WHAT IS ASKED → Restate word for word the lines from the one containing "In the view" through the end of the listing below, with both ends included.

# MATERIAL TO PROCESS start

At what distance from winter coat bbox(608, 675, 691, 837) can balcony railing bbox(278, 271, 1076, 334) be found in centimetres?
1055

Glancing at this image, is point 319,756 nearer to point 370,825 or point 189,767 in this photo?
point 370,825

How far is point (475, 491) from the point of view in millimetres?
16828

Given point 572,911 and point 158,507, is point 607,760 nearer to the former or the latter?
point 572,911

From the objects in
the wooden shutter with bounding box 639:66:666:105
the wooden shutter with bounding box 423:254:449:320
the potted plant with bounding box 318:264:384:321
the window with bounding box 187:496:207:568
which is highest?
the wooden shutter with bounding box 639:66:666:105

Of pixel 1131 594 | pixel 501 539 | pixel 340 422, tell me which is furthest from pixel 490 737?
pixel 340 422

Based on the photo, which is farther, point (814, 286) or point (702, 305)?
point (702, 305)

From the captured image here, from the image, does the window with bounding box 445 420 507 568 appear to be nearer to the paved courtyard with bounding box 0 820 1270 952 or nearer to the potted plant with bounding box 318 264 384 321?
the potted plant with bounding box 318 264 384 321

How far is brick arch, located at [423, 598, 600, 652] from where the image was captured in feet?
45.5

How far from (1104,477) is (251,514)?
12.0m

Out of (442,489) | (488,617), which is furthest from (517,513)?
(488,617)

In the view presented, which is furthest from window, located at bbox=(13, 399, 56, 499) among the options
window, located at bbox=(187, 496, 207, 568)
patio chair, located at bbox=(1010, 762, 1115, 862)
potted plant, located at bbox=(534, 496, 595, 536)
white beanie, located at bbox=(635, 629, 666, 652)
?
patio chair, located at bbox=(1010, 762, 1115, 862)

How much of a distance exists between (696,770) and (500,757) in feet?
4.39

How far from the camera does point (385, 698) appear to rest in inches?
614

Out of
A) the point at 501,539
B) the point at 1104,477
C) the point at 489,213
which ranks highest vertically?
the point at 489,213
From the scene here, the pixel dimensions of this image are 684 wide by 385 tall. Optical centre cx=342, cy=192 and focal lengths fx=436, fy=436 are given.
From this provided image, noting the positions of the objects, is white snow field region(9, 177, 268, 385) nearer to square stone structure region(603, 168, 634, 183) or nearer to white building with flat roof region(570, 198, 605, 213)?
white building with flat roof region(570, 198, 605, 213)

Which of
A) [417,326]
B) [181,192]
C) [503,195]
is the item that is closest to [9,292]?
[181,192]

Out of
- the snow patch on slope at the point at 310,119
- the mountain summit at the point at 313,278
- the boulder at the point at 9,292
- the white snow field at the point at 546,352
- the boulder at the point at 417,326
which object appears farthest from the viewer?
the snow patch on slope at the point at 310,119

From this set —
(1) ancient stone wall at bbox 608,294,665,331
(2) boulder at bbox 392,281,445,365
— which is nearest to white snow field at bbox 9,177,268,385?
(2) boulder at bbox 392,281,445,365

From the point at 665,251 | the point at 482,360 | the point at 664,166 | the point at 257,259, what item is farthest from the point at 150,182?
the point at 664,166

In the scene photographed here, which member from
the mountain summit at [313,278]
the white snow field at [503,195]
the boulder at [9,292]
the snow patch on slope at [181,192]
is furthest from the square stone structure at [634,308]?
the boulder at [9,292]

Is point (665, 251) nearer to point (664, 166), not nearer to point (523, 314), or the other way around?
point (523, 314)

# MATERIAL TO PROCESS end

RESULT OF THIS EXERCISE →
In the view presented, which is furthest from window, located at bbox=(13, 399, 56, 499) among the options
window, located at bbox=(187, 496, 207, 568)
patio chair, located at bbox=(1010, 762, 1115, 862)
potted plant, located at bbox=(534, 496, 595, 536)
white beanie, located at bbox=(635, 629, 666, 652)
?
patio chair, located at bbox=(1010, 762, 1115, 862)

How much of a distance exists between (696,770) and (500,757) in feet?
4.39

How far from the camera does point (385, 698) appear to rest in inches?
614

Out of
A) the point at 501,539
B) the point at 1104,477
C) the point at 489,213
which ranks highest vertically?
the point at 489,213
From the scene here, the pixel dimensions of this image are 684 wide by 385 tall. Optical centre cx=342, cy=192 and focal lengths fx=436, fy=436 are given.
From this provided image, noting the positions of the objects, is white snow field region(9, 177, 268, 385) nearer to square stone structure region(603, 168, 634, 183) or nearer to white building with flat roof region(570, 198, 605, 213)?
white building with flat roof region(570, 198, 605, 213)

Which of
A) [417,326]
B) [181,192]
C) [503,195]
is the item that is closest to [9,292]?
[181,192]

Out of
- the snow patch on slope at the point at 310,119
- the mountain summit at the point at 313,278
- the boulder at the point at 9,292
- the white snow field at the point at 546,352
- the boulder at the point at 417,326
which object appears farthest from the viewer?
the snow patch on slope at the point at 310,119

From this set —
(1) ancient stone wall at bbox 608,294,665,331
(2) boulder at bbox 392,281,445,365
— which is nearest to white snow field at bbox 9,177,268,385?
(2) boulder at bbox 392,281,445,365

From the point at 665,251 | the point at 482,360 | the point at 664,166 | the point at 257,259, what item is farthest from the point at 150,182?
the point at 664,166

In the scene photographed here, which member from
the mountain summit at [313,278]
the white snow field at [503,195]
the boulder at [9,292]
the snow patch on slope at [181,192]
is furthest from the square stone structure at [634,308]?
the boulder at [9,292]

Is point (665, 251) nearer to point (664, 166), not nearer to point (523, 314), or the other way around?
point (523, 314)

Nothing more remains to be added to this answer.